## Written problem
Reproduce the material below verbatim, line by line, with no additions or omissions.

---*---

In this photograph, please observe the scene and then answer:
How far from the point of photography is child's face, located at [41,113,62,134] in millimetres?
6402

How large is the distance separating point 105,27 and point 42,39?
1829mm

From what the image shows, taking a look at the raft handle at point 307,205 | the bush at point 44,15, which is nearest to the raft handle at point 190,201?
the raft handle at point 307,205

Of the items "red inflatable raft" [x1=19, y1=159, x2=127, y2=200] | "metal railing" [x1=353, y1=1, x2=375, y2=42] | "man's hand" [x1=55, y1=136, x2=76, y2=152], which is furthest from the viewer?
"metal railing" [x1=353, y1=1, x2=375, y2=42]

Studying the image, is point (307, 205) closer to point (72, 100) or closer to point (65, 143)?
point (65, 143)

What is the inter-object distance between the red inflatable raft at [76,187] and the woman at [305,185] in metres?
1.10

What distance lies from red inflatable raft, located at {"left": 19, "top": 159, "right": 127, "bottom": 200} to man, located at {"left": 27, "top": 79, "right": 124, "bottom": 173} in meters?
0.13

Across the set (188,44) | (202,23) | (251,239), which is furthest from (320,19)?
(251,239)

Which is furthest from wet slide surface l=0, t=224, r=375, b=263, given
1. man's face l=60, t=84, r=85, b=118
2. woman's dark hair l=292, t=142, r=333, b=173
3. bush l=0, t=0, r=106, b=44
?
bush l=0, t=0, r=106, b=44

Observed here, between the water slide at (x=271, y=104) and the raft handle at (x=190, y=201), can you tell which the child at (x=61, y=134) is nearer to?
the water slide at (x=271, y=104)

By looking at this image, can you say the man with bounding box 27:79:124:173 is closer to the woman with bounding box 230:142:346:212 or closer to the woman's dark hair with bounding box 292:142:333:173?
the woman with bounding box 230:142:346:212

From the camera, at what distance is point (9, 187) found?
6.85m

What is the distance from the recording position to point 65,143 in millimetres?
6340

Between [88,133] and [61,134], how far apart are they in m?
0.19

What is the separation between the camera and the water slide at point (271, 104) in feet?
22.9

---*---

## Solution for this problem
In this photograph, please observe the scene and then answer:
How far from the point of photography is child's face, located at [41,113,62,134] in millimetres?
6402

How large is the distance separating point 105,27 and point 42,39?
1829mm

From what the image shows, taking a look at the raft handle at point 307,205 | the bush at point 44,15, which is nearest to the raft handle at point 190,201?
the raft handle at point 307,205

Of the items "red inflatable raft" [x1=19, y1=159, x2=127, y2=200] | "metal railing" [x1=353, y1=1, x2=375, y2=42] | "man's hand" [x1=55, y1=136, x2=76, y2=152], which is furthest from the viewer?
"metal railing" [x1=353, y1=1, x2=375, y2=42]

Studying the image, is point (307, 205) closer to point (72, 100) or closer to point (65, 143)?
point (65, 143)

What is the inter-object distance between the red inflatable raft at [76,187] and the woman at [305,185] in metres?
1.10

What distance lies from red inflatable raft, located at {"left": 19, "top": 159, "right": 127, "bottom": 200} to man, located at {"left": 27, "top": 79, "right": 124, "bottom": 173} in meters?
0.13

Across the set (188,44) | (202,23) | (251,239), which is furthest from (320,19)?
(251,239)

Which is furthest from wet slide surface l=0, t=224, r=375, b=263, given
1. man's face l=60, t=84, r=85, b=118
2. woman's dark hair l=292, t=142, r=333, b=173
3. bush l=0, t=0, r=106, b=44
?
bush l=0, t=0, r=106, b=44

Observed here, between the water slide at (x=271, y=104) and the raft handle at (x=190, y=201), can you tell which the child at (x=61, y=134) is nearer to?
the water slide at (x=271, y=104)

By looking at this image, can you say the man with bounding box 27:79:124:173 is closer to the woman with bounding box 230:142:346:212 or closer to the woman's dark hair with bounding box 292:142:333:173?
the woman with bounding box 230:142:346:212

From the camera, at what distance is point (9, 187) found?
6.85m

What is the distance from the recording position to point 65,143 in millimetres?
6340

Between [88,133] and [61,134], how far apart are they in m?
0.19

What is the separation between the camera and the water slide at point (271, 104) in feet?
22.9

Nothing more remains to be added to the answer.